JAPAN AND FOREIGN CAPITAL[1]
Japan, far from becoming antagonistic to the occidental nations, as it was prognosticated by some of the Continental journalists, has given another proof of her readiness for the identification of her economic interests with those of the occidental people.
Hitherto in Japan there has been no law which regulated the mortgaging of a railway, or a mining enterprise, or a factory, together with its working system, as a corporation, that is to say, mortgaging the whole system of a railway, a mining enterprise, or a factory as an economic whole, comprising not only each particular material object but also all the organic components of its working system as the subject matter of mortgage. A radical change has now been effected in the matter.
According to the Japanese laws there are two methods for a commercial company in contracting a debt. One is the ordinary borrowing of money from a creditor, and the other is borrowing in the shape of debentures by public subscription. Now in ordinary borrowing of money the liability may be secured by mortgage, but the debentures could not be secured by mortgage, although of course the liability extends to the whole property of the company.
The first effect of the new change is the provision which enables companies to guarantee debentures by mortgage, and the second effect is the provisions which relate to the creations of economic corporations of railways, mining works, or factories for the special purpose of instituting mortgages of their economic entity.
To make the matter easier to comprehend, I will first explain it with regard to railways.
The permission of the Government originally given to the company is in the nature of a licence or concession which is to be viewed more in the light of a personal matter of the original company, and therefore it could not be a subject matter of a public auction, and therefore according to the old law, if a railway company becomes bankrupt, all the material property, either movable or immovable, would go to new hands, but the licence itself cannot but become extinct with the dissolution of the original company, viz. the original grantee.
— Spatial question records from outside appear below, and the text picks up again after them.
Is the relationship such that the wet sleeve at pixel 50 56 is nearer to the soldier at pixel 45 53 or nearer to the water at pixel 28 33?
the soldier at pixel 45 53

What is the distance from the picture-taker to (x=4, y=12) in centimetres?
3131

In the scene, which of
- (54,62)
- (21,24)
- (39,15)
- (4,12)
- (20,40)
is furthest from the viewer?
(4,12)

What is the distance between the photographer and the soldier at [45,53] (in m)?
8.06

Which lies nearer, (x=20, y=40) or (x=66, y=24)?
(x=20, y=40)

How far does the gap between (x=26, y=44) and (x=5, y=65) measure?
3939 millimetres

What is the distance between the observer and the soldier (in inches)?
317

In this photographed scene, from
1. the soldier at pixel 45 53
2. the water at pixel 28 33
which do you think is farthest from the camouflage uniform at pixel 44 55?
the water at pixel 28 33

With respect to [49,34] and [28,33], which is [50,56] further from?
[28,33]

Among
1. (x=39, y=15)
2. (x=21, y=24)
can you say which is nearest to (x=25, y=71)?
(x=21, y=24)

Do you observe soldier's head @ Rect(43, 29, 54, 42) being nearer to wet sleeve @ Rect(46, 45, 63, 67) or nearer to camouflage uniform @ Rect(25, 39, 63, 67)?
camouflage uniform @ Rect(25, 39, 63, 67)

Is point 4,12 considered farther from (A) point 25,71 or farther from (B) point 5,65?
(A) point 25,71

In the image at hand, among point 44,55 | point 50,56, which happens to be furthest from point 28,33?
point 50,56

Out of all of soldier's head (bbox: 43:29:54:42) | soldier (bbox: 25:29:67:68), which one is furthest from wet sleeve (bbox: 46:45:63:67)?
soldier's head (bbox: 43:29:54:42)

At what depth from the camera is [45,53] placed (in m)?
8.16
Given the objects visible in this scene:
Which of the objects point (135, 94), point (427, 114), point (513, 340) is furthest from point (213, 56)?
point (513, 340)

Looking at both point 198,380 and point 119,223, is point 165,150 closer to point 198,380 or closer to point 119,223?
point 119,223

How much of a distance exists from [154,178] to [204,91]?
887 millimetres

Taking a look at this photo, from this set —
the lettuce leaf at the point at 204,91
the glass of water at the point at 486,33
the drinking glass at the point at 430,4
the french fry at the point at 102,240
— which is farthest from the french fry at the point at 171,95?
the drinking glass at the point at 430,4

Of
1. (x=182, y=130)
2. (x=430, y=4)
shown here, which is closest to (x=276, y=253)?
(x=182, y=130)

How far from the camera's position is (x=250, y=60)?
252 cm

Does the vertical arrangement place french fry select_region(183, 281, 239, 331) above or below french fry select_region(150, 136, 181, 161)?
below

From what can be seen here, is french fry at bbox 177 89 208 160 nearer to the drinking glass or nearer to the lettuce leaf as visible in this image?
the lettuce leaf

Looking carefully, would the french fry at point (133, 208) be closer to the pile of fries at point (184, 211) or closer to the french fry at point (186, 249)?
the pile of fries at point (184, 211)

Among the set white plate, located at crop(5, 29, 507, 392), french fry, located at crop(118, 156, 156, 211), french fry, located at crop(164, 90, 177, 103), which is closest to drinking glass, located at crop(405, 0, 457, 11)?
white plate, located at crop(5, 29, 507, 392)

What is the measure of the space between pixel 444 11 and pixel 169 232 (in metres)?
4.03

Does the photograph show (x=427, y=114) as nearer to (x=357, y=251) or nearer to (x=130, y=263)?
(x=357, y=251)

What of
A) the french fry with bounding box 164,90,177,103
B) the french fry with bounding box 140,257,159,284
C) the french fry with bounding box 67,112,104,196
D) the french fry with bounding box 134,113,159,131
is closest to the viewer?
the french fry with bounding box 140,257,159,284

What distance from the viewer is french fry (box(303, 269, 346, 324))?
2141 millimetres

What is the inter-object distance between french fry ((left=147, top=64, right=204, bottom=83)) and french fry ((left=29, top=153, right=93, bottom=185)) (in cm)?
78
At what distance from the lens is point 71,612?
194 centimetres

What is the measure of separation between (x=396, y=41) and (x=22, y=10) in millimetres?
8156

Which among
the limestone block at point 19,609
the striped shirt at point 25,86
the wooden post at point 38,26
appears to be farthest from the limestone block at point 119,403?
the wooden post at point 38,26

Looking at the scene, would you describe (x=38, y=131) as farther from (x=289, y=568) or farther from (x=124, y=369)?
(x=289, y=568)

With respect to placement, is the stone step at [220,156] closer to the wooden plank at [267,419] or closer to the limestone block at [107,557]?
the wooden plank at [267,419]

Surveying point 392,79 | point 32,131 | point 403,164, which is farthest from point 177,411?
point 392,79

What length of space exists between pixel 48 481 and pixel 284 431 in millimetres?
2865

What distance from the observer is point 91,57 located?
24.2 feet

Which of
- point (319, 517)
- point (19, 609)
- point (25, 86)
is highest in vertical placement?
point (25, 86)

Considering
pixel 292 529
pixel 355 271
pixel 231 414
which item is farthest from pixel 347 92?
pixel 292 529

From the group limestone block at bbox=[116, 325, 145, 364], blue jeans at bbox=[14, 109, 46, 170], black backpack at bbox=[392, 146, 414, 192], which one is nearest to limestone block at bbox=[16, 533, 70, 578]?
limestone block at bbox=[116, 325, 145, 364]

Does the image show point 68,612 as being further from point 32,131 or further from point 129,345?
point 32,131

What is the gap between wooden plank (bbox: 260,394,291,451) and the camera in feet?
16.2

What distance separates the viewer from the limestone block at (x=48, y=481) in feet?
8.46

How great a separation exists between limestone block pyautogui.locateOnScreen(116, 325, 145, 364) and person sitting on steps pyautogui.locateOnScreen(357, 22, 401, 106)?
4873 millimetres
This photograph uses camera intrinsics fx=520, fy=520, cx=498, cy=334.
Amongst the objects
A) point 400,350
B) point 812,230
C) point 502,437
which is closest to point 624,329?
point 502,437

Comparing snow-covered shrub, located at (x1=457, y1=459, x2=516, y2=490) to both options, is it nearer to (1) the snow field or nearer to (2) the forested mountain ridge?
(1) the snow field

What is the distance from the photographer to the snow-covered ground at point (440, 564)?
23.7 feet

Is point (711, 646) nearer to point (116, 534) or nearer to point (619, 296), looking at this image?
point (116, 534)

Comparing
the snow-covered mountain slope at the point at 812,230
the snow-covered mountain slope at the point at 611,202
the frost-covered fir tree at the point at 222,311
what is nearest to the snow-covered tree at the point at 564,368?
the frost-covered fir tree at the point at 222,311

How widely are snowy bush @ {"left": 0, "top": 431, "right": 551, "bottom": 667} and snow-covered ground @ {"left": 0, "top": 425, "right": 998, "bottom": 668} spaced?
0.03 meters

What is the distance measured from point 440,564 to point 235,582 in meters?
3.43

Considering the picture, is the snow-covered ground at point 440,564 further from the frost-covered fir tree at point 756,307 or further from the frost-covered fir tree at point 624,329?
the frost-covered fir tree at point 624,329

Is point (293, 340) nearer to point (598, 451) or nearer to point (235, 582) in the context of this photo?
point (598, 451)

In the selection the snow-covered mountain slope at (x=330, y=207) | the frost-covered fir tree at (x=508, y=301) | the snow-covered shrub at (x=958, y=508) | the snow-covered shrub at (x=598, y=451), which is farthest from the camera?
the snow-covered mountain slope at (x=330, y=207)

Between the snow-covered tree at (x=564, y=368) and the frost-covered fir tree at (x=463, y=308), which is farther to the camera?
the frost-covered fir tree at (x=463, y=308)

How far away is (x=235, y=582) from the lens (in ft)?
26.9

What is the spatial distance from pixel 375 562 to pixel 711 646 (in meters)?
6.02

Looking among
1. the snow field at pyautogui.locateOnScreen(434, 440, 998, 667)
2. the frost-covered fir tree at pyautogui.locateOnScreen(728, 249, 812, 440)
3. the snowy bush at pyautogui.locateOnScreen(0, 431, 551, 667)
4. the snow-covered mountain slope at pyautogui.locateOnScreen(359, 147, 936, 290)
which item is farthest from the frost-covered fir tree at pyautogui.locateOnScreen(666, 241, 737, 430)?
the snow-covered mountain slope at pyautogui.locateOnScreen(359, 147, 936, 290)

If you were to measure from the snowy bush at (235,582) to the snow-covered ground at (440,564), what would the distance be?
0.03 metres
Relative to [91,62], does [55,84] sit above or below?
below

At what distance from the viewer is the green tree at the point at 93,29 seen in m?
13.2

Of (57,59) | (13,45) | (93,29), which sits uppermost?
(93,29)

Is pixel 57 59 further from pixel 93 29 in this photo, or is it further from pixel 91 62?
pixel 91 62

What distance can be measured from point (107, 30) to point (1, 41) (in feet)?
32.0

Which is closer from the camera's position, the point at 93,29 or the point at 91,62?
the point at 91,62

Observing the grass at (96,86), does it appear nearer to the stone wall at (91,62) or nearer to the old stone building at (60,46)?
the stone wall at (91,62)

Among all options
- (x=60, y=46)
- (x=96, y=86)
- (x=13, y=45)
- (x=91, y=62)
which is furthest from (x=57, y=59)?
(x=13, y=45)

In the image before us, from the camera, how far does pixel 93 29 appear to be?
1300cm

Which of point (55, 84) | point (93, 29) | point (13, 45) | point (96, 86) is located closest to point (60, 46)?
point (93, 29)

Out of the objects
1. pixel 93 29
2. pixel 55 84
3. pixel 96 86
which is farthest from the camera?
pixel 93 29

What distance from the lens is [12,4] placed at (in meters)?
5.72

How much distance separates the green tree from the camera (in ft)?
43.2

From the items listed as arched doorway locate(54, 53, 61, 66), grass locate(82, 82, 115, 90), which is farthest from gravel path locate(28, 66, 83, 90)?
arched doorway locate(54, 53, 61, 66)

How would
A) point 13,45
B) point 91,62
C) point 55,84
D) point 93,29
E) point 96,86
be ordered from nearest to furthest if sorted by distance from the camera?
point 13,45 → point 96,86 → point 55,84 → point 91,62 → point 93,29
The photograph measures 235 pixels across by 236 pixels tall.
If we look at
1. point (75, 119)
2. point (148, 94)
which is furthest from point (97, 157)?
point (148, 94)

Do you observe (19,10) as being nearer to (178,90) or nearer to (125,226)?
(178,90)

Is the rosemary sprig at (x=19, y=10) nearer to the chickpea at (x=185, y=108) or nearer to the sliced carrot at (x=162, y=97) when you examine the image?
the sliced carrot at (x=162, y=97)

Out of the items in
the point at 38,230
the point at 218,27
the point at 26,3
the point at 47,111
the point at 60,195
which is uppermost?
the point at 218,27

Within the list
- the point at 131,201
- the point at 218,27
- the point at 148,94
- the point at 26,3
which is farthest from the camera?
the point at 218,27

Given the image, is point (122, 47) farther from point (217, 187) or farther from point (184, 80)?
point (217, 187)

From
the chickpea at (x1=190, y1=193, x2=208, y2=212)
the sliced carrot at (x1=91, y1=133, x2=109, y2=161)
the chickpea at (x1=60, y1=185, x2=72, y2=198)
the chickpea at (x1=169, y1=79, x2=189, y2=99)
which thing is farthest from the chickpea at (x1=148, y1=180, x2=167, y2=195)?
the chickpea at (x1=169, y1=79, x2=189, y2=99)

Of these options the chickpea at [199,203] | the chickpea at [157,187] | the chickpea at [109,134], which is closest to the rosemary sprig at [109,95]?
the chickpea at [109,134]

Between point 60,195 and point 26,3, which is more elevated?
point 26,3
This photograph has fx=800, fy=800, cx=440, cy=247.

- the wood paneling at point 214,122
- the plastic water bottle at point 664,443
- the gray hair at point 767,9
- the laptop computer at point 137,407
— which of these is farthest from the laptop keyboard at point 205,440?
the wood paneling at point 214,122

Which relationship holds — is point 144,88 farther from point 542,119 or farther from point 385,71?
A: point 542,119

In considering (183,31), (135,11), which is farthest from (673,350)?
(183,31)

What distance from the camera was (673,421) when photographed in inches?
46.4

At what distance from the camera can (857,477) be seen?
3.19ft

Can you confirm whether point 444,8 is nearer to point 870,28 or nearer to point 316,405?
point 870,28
This being so, if a railway company fails to fulfil its liability for debenture and goes into bankruptcy, the ultimate result would be that the railway system would be broken up, and the creditors would get their satisfaction only from the sale of each piece of the material property sold by public auction. Even in the case of ordinary debt, whereby all the material property can be mortgaged, the result would be practically the same.
All these inconveniences have now been removed by a series of new laws passed by the last session of the Imperial diet and promulgated on March 13, 1905, by the Imperial Government. The articles of the laws are very numerous and minute, so that it would be unnecessary to dwell upon them here in detail, but the more important parts may be summarised as follows:
(a) The economic entity of a railway company may be constituted a special economic corporation for the purpose of mortgage.[2]